O Brasil não reconhece o devido valor do educador Paulo Freire, morto em maio do ano passado, e deveria ampliar no País a aplicação dos métodos desenvolvidos pelo pedagogo. Esta é a opinião de Ana Catarina Braga, coordenadora da área de educação da Fundo das Nações Unidas Para a Infância (Unicef). ‘‘A repercussão de seu trabalho no País não é a merecida’’, disse ela, lamentando que o trabalho do educador repercuta mais no exterior do que internamente. ‘‘É o maior pedagogo que o Brasil já teve e deveria ser mais valorizado’’, afirmou.

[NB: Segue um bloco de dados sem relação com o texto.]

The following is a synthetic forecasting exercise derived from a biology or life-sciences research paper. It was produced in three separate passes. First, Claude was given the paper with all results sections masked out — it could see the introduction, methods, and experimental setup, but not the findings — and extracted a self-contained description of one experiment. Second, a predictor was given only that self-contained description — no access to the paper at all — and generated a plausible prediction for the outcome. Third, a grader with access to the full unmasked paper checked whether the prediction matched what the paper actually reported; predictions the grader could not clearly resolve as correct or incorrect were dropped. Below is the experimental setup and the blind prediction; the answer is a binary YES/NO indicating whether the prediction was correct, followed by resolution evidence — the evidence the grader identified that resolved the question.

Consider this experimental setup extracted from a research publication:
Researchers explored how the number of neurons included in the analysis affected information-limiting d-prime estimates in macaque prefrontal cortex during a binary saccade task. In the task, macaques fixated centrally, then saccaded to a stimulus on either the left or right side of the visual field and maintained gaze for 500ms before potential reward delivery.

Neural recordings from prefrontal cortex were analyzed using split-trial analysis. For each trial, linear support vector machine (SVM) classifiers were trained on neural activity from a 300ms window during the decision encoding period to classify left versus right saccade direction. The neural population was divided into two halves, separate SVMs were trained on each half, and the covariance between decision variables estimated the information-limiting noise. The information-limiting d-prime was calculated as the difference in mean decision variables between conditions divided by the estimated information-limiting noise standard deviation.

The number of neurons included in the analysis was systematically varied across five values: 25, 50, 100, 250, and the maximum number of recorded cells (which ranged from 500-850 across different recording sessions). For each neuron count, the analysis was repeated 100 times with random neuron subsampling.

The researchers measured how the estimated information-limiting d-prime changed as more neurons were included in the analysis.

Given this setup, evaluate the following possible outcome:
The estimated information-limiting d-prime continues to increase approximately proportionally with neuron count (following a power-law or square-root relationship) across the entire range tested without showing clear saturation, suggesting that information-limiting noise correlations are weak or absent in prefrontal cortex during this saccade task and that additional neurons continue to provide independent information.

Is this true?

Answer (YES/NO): NO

O método de ensino criado pelo educador é não só reconhecido pelo Unicef mas é o mais recomendado pelo organismo para ser adotado em outros países. ‘‘Toda proposta que universaliza o direito à educação será uma bandeira das Nações Unidas’’, afirmou Ana Catarina, que apoiou ontem, durante a Conferência Nacional Por uma Educação Básica no Campo, em Luziânia (Goiás), moção para que o método Paulo Freire seja adotado em todas as escolas públicas do país.
São poucas as escolas que adotam os métodos do pedagogo no Brasil. ‘‘É utilizado principalmente nas escolas de resistência’’, disse Ana Catarina, referindo-se às escolas comunitárias, em assentamentos rurais e de meninos de rua. ‘‘Seu trabalho é ignorado não só pelas políticas públicas de ensino como pelas universidades’’, afirmou o professor Bernardo Mançano Fernandes, da Universidade Estadual de São Paulo, adepto dos ensinamentos do educador.
A metodologia desenvolvida por Freire foi muito utilizada em campanhas de alfabetização. ‘‘Ele introduziu nos conteúdos escolares a realidade de cada um, que capacita o aluno não só a ler e a escrever mas que lhe dá consciência política’’, disse Ana Catarina. ‘‘Pelo método, o processo de alfabetizar não é fracionado, como o ‘‘a’’ é de abelha, o ‘‘p’’ é de pato. A idéia é trabalhar, por exemplo, o nome completo do aluno. É a formação do indivíduo em primeiro lugar’’, explicou o professor Mançano.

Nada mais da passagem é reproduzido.